IUVSTA 15th International Vacuum Congress (IVC-15), AVS 48th International Symposium (AVS-48), 11th International Conference on Solid Surfaces (ICSS-11)
    Organic Films and Devices Thursday Sessions
       Session OF+EL+TF-ThA

Paper OF+EL+TF-ThA5
Organic Modified Schottky Contacts: Barrier Height Engineering and Chemical Stability

Thursday, November 1, 2001, 3:20 pm, Room 131

Session: Electronic Properties of Organic Thin Films
Presenter: D.R.T. Zahn, TU Chemnitz, Germany
Authors: D.R.T. Zahn, TU Chemnitz, Germany
T.U. Kampen, TU Chemnitz, Germany
S. Park, TU Chemnitz, Germany
A. Bushell, University of Wales Aberystwyth
M. Rus, TU Chemnitz, Germany
Correspondent: Click to Email
The electronic properties of metal-GaAs(100)-contacts have been modified using 3,4,9,10-perylene-tetracarboxylic dianhydride (PTCDA) and dimethyl-3,4,9,10-perylen-tetracarboxylicdianhydride (DiMe-PTCDI). Silver is used as a top electrode. The influence of the organic films on the electronic transport properties was investigated using in situ current-voltage (IV) and capacitance-voltage (CV) measurements. The IV curves show a strong dependence on the modification of the Schottky contacts with PTCDA. The effective barrier height varies between 0.81 ~ 0.64 eV by changing the thicknesses of the PTCDA interlayer between 0 ~ 60 nm. For layer thickness above 60 nm space-charge limited currents in the organic layer determine the carrier transport in the diodes.
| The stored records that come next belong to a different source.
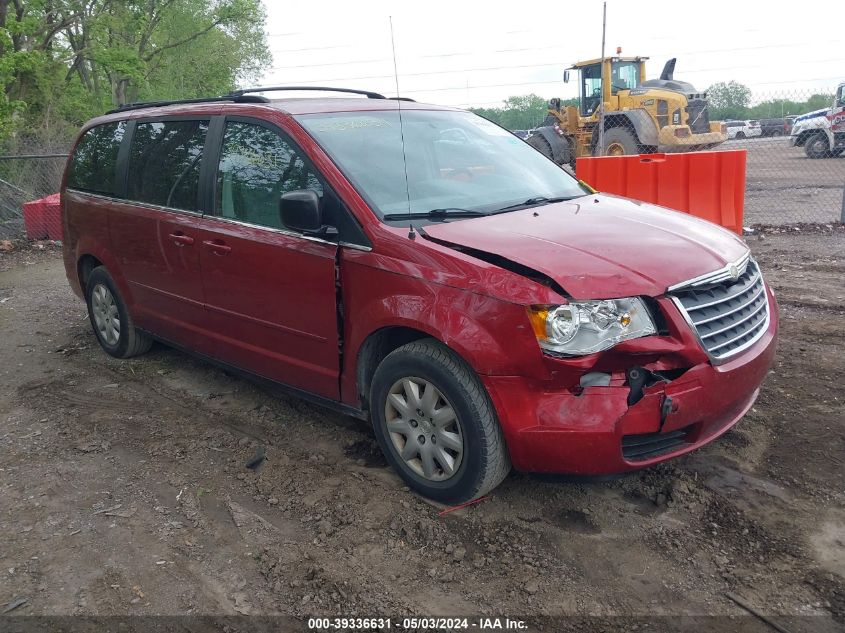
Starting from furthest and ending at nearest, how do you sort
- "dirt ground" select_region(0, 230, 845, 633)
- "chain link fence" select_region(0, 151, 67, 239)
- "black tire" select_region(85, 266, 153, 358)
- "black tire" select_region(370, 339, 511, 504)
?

The CV characteristics do not vary upon introducing an organic interlayer, indicating that the overall capacitance is dominated by the depletion layer within the GaAs substrates and that the width of the depletion region is hardly affected by the PTCDA modification. Therefore, the change in the effective barrier height can be explained by an increasing image-force lowering in the presence of the organic interlayer. The decrease in barrier height as a function of the organic layer thickness is not observed after an exposure of the samples to air. Here, barrier heights are independent of the organic layer thickness and have a value similar to the one of a bare Ag/GaAs(100) Schottky contact. This sensitivity to air is attributed to a reaction of the anhydride groups of the PTCDA with oxygen and/or water leading to carrier type conversion in the organic layer. Similar experiments are currently being performed using DiMe-PTCDI. First results also reveal a comparable decrease in barrier height. In addition, the DiMe-PTCDI modified Schottky contacts are found to be less sensitive to exposure to air because the imide groups are chemically more stable compared to the anhydride groups of the PTCDA.